January 14, 2021

Spotlight on Yuval Sharon

Over the past few years, you might have seen the name Yuval Sharon pop up in opera coverage in the Wall Street Journal, LA Times, Opera News, and other publications. You might have asked yourself, “Hmmm, what exactly is Hopscotch, A Mobile Opera in 24 Cars? And who came up with the idea?” Dubbed “opera’s disrupter in residence” by The New York Times, this acclaimed director has been making cultural waves since early in the new millennium and is making a splash with Lyric this season, as well.

During summer 2020, Lyric General Director, President & CEO Anthony Freud invited Sharon to be Lyric's Creative Catalyst in helping devise new and innovative programming. The Naperville native, a 2017 MacArthur “Genius Grant” recipient, was named the Gary L. Wasserman Artistic Director of Michigan Opera Theatre in September. He conceived and directed Twilight: Gods, a condensed and contemporary reimagining of the final opera in Wagner’s Ring cycle that takes place in a parking garage. Co-commissioned by Lyric and Michigan Opera Theatre, Twilight: Gods premiered triumphantly in October at the Detroit Opera House Parking Garage, with audience members driving from scene to scene. Lyric will present its Chicago premiere in April, again directed by Sharon.

Berg’s Wozzeck first sparked Sharon’s interest in opera during his college years at University of California, Berkeley, where he earned a B.A. in English and dramatic arts. Sharon then spent a year in Berlin, where his passion for opera grew. He subsequently moved to New York City,  founded a company called Theater Faction, and directed New York City Opera’s VOX program from 2006-09.

Soon after, Sharon moved to Los Angeles, where he became the founder and artistic director of The Industry, which has brought new and experimental opera into moving vehicles, operating train stations, Hollywood sound stages, and various “non-spaces,” as he calls them, such as warehouses, parking lots, and escalator corridors. Sharon conceived, directed, and produced the company’s acclaimed world premieres of Sweet Land, Hopscotch, Invisible Cities, and Crescent City, as well as the performance installations In C at the Hammer Museum and Nimbus at Walt Disney Concert Hall. 

The first American ever invited to direct at the Bayreuth Festival, Sharon distinguished himself with a boldly progressive Lohengrin in 2018, using subtle direction to completely overhaul the opera into a critique of entrenched power structures. This type of innovation is second nature to Yuval, and he has repeatedly propelled opera into 21st-century culture. From 2016-19, Sharon was the first Artist-in-Residence at the Los Angeles Philharmonic, creating nine projects that included newly commissioned works, site-specific installations, and performances outside the hall. His residency culminated in a major revival of Meredith Monk’s opera ATLAS, making him the first director Monk entrusted with a new production of her work. 

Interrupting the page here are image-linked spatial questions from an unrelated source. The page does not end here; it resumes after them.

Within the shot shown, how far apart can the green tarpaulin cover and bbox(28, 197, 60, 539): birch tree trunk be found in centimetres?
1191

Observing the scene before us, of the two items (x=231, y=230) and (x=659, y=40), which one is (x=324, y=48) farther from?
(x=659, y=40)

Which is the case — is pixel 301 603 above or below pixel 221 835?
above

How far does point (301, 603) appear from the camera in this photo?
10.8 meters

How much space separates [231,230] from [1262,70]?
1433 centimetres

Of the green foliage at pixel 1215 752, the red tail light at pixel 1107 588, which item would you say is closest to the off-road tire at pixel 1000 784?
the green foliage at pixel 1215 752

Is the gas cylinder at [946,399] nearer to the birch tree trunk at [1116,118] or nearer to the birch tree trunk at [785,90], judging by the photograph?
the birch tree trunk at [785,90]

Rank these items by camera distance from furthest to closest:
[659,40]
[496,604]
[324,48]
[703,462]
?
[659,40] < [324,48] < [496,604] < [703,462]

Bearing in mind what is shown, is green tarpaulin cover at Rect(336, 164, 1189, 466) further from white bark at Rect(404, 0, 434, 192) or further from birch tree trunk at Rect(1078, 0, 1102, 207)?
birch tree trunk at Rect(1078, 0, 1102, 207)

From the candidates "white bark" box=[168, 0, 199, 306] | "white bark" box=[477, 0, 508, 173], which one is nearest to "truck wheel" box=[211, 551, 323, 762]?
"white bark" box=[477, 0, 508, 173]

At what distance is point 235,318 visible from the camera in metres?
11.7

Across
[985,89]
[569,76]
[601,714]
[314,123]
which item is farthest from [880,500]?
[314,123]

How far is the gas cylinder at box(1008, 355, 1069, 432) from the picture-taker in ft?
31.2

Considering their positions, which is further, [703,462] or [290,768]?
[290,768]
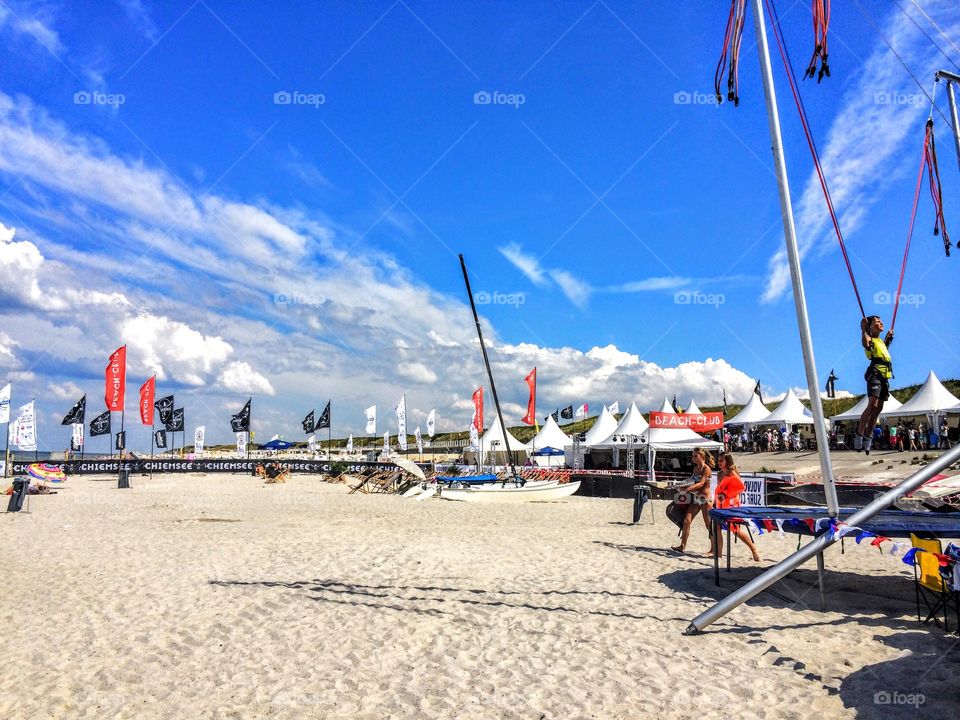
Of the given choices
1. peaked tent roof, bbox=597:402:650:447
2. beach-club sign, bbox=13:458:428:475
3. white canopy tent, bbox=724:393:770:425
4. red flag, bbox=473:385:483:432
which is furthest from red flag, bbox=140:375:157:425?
white canopy tent, bbox=724:393:770:425

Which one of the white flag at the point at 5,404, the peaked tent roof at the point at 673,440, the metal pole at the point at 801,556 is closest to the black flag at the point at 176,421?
the white flag at the point at 5,404

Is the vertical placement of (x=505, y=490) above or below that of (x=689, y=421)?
below

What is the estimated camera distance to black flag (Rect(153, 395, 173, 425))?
45500 mm

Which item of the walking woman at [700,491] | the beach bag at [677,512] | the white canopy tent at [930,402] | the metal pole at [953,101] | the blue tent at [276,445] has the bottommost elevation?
the blue tent at [276,445]

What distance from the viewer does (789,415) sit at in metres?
34.3

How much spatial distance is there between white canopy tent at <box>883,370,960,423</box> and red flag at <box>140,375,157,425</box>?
132ft

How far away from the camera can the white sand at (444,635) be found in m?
5.10

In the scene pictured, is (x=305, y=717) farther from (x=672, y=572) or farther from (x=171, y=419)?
(x=171, y=419)

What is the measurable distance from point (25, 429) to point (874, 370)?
132 feet

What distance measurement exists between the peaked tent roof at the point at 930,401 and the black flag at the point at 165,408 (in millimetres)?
45781

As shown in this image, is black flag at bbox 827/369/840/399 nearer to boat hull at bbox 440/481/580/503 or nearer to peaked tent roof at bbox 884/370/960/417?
boat hull at bbox 440/481/580/503

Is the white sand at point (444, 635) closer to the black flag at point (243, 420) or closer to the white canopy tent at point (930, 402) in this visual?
the white canopy tent at point (930, 402)

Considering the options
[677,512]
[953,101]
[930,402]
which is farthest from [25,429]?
[930,402]

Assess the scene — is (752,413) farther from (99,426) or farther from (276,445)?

Sharon received the 2014 Götz Friedrich Prize in Germany for his production of John Adams’s Doctor Atomic, originally produced at the Staatstheater Karlsruhe and later presented in Seville's Teatro de la Maestranza. His 2016 production of Peter Eötvös's Three Sisters at the Vienna State Opera led Opernwelt to call him "one of the most interesting arrivals on the musical landscape." He also directed a landmark production of John Cage’s Song Books at the San Francisco Symphony and Carnegie Hall with Joan La Barbara, Meredith Monk, and Jessye Norman. His production of Cunning Little Vixen, originally produced at the Cleveland Orchestra, was the first fully staged opera ever presented in Vienna’s Musikverein in October 2017. Also that year, Yuval was honored with a MacArthur Fellowship and a Foundation for Contemporary Art grant for theater.

Twilight: Gods production at Michigan Opera Theatre.

In Sharon’s own words, his view of opera and his work in opera are “characterized by instability and the pleasure in complexity....Instability is fundamental to an opera's construction, with its three levels of potential meaning—via music, text, and visual realization—vying for dominance.” He goes on to say that “opera offers a complex way of seeing and hearing that I consider refreshing. Unusual ways of listening and viewing challenge us—but that challenge is a pleasure, because that complexity has the potential to expand our senses and transform our assumed view of the world.”

Yuval Sharon's embrace of new approaches and his reputation for artistic innovation strike the perfect note in a world where arts organizations are compelled to be more flexible and imaginative than ever before. 

Art for Lyric's upcoming Twilight: Gods production.

Audience members, from the safety of their own vehicle, will be immersed in the production of Twilight: Gods this April/May. Live performances, video elements, and installations will all be a part of the experience as patrons drive through the Millennium Park garage "stage." Each of the chosen scenes from Wagner’s Götterdämmerung are linked together and recontextualized, with translation from Sharon and text/narration from Chicago interdisciplinary artist avery r. young, making this story unique to its time and place.